TASK TO CARRY OUT →
Each line of the data that includes the string "Zealand" is to be copied out.
○ ○ ○ ○ ○ ○ ○
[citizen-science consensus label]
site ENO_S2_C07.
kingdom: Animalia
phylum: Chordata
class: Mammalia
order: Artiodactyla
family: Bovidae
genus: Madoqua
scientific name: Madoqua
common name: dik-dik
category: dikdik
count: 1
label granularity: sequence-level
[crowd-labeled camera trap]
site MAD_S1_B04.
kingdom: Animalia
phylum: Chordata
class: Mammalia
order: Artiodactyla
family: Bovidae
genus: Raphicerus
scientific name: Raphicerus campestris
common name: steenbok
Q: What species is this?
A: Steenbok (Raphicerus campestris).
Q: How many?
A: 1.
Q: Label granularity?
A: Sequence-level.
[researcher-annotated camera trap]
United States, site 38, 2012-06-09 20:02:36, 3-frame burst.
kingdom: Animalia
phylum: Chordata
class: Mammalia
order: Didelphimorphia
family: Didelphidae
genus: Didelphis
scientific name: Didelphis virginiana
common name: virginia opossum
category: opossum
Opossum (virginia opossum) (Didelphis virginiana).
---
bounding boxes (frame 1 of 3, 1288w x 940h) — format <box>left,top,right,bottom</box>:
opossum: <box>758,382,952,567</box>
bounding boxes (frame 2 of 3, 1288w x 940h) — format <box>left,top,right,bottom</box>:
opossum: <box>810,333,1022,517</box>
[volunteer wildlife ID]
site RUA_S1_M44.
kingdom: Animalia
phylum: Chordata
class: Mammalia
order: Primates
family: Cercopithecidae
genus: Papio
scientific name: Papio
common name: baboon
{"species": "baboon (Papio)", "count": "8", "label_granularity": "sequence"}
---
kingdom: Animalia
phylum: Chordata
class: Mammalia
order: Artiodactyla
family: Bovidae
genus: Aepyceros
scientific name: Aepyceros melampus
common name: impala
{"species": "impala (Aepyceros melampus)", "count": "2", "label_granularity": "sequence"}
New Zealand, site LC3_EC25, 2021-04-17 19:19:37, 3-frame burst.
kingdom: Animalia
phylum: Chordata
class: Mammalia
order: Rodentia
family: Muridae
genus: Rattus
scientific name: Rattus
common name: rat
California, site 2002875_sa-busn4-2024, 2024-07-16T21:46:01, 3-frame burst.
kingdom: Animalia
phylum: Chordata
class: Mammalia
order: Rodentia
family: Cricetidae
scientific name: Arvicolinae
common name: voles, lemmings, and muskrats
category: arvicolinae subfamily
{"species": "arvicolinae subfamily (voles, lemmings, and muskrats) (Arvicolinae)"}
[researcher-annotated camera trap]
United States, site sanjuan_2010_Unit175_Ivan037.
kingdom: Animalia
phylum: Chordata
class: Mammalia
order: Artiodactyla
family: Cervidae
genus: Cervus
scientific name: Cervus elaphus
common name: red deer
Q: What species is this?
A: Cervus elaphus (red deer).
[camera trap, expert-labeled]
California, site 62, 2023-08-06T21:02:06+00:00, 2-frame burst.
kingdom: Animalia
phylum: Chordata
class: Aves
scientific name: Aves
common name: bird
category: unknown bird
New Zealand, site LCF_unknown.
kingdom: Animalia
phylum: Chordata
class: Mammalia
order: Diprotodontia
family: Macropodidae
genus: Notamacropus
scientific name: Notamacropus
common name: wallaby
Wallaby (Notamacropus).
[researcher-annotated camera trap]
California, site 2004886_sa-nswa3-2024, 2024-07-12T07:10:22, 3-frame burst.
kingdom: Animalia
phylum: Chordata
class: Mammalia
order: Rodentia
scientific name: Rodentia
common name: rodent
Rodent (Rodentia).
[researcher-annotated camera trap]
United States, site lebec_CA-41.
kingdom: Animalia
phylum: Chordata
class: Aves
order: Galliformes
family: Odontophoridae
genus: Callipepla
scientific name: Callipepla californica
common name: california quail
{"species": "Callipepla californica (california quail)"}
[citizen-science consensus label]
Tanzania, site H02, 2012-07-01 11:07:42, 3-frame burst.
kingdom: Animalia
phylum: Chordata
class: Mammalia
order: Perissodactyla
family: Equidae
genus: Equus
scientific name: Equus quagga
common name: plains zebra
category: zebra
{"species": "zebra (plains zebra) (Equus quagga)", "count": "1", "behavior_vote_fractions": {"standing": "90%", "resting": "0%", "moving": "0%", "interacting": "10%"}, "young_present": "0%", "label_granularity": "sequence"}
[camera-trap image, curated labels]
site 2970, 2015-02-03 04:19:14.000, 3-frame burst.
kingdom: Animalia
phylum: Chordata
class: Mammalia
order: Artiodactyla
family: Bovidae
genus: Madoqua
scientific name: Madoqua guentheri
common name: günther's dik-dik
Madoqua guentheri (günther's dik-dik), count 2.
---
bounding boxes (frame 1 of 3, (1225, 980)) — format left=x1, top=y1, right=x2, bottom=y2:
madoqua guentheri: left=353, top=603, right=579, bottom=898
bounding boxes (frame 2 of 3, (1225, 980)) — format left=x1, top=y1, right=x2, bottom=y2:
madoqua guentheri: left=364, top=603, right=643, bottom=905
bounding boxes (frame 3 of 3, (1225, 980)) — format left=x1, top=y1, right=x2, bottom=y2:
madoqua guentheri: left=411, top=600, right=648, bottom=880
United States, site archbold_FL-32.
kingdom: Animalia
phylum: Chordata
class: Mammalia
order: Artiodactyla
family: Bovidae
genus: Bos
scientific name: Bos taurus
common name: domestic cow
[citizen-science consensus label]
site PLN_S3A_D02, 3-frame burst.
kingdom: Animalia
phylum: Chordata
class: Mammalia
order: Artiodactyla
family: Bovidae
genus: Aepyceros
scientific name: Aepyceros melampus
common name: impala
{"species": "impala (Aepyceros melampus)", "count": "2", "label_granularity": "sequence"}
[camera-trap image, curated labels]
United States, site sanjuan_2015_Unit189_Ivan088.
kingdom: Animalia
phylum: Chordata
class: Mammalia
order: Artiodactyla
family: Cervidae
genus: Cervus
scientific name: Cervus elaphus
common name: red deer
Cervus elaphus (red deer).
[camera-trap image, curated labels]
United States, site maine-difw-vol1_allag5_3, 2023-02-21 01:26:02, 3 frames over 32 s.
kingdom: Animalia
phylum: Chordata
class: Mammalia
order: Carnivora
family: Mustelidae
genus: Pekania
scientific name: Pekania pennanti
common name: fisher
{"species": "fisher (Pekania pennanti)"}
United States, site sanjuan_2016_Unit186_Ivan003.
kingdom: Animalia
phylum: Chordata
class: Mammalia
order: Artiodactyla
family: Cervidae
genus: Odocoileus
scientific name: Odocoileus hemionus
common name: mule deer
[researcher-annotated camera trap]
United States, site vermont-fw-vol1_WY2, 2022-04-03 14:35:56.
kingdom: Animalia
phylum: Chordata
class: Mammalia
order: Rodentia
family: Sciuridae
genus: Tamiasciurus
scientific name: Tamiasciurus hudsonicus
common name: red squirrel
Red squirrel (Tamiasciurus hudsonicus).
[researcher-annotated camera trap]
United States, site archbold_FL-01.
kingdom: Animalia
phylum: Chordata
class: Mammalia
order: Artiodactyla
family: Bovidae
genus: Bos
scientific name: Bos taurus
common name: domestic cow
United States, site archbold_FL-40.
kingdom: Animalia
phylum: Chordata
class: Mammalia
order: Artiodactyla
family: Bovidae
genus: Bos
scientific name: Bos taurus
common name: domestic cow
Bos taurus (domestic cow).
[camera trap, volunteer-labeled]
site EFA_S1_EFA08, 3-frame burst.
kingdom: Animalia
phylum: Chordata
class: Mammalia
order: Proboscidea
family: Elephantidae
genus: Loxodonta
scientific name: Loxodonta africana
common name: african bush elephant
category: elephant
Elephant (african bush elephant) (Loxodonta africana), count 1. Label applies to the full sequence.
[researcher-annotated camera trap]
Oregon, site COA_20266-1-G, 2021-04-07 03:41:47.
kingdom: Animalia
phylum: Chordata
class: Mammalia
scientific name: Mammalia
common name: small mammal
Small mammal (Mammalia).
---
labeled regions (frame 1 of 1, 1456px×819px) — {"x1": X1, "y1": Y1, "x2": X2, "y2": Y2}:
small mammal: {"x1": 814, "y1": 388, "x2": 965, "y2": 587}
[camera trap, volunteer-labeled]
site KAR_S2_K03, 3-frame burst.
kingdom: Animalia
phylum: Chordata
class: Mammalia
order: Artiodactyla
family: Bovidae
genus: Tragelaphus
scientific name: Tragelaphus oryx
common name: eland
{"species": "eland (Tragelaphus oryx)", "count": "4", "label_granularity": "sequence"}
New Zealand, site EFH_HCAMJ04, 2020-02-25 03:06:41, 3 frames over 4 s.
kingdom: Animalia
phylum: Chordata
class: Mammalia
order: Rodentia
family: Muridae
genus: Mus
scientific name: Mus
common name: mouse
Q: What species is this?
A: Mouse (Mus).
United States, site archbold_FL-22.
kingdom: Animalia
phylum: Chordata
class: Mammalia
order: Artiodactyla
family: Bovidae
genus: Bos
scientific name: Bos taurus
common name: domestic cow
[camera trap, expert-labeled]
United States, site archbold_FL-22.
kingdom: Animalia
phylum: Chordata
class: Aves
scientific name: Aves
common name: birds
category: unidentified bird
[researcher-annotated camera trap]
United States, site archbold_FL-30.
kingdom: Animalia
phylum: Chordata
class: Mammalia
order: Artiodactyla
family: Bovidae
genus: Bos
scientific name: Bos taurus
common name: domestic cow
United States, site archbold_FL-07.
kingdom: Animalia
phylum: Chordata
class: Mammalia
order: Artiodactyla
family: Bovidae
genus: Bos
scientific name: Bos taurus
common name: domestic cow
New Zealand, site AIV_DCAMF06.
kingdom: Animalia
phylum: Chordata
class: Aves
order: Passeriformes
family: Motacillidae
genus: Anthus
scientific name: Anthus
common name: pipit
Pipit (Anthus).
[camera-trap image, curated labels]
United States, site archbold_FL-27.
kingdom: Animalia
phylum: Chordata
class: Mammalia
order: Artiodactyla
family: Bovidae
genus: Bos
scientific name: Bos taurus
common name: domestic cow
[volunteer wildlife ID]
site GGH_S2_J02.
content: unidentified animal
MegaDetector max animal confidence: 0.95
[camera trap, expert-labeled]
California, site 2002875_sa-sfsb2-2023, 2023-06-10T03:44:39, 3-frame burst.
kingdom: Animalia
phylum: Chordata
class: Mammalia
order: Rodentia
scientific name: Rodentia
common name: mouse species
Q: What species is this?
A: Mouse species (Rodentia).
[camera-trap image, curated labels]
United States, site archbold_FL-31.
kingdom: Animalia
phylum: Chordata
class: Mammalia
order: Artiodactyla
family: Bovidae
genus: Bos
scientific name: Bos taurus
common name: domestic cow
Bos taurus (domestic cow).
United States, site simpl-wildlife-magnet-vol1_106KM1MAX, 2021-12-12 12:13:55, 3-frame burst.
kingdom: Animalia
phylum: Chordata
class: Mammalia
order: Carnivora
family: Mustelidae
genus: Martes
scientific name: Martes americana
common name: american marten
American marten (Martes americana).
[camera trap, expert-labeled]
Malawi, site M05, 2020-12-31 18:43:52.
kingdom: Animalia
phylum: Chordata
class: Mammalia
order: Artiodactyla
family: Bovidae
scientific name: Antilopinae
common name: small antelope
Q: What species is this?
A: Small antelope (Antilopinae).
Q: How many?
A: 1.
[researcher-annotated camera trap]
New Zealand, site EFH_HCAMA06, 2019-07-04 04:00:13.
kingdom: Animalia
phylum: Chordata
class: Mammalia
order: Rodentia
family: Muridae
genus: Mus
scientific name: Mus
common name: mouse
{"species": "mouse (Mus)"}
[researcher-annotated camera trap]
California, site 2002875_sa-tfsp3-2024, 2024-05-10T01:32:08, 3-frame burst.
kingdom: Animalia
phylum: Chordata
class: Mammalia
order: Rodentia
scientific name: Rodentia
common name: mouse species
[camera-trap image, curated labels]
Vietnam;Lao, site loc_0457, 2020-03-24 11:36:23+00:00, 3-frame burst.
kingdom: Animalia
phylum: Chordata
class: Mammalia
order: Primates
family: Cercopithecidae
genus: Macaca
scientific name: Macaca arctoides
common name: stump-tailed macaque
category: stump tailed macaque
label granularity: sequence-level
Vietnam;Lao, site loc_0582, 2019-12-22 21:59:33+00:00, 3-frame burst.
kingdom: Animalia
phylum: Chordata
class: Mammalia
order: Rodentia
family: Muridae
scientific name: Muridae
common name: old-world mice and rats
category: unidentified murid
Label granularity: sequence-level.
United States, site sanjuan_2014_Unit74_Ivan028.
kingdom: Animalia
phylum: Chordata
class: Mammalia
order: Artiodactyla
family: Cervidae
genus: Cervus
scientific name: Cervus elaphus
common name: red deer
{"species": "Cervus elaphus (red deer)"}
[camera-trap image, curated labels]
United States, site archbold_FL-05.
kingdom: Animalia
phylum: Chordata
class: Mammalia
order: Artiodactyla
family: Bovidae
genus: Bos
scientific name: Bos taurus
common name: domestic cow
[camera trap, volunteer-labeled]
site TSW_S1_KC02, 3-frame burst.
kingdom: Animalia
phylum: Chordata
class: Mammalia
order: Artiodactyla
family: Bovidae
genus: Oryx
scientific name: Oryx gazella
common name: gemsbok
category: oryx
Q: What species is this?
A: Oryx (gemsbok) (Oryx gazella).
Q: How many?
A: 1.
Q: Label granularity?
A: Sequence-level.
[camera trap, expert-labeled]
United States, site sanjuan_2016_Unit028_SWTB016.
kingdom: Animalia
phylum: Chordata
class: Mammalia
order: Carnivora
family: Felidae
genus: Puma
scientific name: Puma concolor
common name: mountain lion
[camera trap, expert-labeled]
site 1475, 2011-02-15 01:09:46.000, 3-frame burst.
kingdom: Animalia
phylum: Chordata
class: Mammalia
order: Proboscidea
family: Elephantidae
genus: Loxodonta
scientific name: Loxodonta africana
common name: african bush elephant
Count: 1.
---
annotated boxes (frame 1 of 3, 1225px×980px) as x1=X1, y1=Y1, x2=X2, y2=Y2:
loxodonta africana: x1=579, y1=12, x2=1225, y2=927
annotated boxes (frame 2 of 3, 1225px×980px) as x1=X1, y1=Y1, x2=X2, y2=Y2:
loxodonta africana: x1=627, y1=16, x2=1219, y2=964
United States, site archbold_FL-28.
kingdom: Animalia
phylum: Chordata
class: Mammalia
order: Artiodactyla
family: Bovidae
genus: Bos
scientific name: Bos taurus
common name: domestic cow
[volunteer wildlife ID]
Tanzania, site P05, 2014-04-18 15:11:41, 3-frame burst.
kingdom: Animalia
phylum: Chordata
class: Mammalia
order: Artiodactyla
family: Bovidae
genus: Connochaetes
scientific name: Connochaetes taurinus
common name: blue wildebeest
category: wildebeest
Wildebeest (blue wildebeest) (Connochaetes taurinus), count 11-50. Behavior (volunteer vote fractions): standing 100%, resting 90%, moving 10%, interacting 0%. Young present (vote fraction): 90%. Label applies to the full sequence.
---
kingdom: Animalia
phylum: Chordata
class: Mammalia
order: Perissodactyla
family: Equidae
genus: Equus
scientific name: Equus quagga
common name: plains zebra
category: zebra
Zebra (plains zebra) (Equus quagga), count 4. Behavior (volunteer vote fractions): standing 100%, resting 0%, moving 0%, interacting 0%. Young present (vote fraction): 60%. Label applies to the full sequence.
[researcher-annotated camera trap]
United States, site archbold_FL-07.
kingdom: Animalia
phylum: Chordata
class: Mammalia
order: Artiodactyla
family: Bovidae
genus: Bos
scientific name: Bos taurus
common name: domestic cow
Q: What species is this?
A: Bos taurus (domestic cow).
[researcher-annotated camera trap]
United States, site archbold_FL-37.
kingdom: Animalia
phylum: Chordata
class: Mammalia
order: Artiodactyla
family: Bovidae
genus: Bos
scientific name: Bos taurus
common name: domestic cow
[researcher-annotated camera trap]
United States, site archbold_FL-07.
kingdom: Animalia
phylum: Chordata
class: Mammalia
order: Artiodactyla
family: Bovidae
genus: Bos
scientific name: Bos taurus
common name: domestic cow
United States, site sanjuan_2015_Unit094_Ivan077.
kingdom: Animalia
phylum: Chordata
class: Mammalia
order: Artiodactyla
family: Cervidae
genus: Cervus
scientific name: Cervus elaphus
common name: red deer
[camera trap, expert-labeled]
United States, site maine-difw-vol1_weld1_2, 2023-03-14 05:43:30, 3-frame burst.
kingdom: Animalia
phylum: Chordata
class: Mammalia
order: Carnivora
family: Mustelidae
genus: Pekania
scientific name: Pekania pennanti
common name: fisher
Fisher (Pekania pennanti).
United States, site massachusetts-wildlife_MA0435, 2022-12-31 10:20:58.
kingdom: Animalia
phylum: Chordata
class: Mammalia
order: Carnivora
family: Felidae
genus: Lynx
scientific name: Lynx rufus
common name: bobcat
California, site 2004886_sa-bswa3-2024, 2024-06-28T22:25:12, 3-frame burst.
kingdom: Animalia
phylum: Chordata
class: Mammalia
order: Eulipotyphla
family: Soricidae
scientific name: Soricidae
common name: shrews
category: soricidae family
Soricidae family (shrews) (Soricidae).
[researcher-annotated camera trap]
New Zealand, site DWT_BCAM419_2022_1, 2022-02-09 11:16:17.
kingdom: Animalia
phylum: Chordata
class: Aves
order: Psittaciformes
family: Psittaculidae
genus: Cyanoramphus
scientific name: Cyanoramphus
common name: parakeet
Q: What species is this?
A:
○ ○ ○ ○ ○ ○ ○
TASK SOLUTION →
New Zealand, site LC3_EC25, 2021-04-17 19:19:37, 3-frame burst.
New Zealand, site LCF_unknown.
New Zealand, site EFH_HCAMJ04, 2020-02-25 03:06:41, 3 frames over 4 s.
New Zealand, site AIV_DCAMF06.
New Zealand, site EFH_HCAMA06, 2019-07-04 04:00:13.
New Zealand, site DWT_BCAM419_2022_1, 2022-02-09 11:16:17.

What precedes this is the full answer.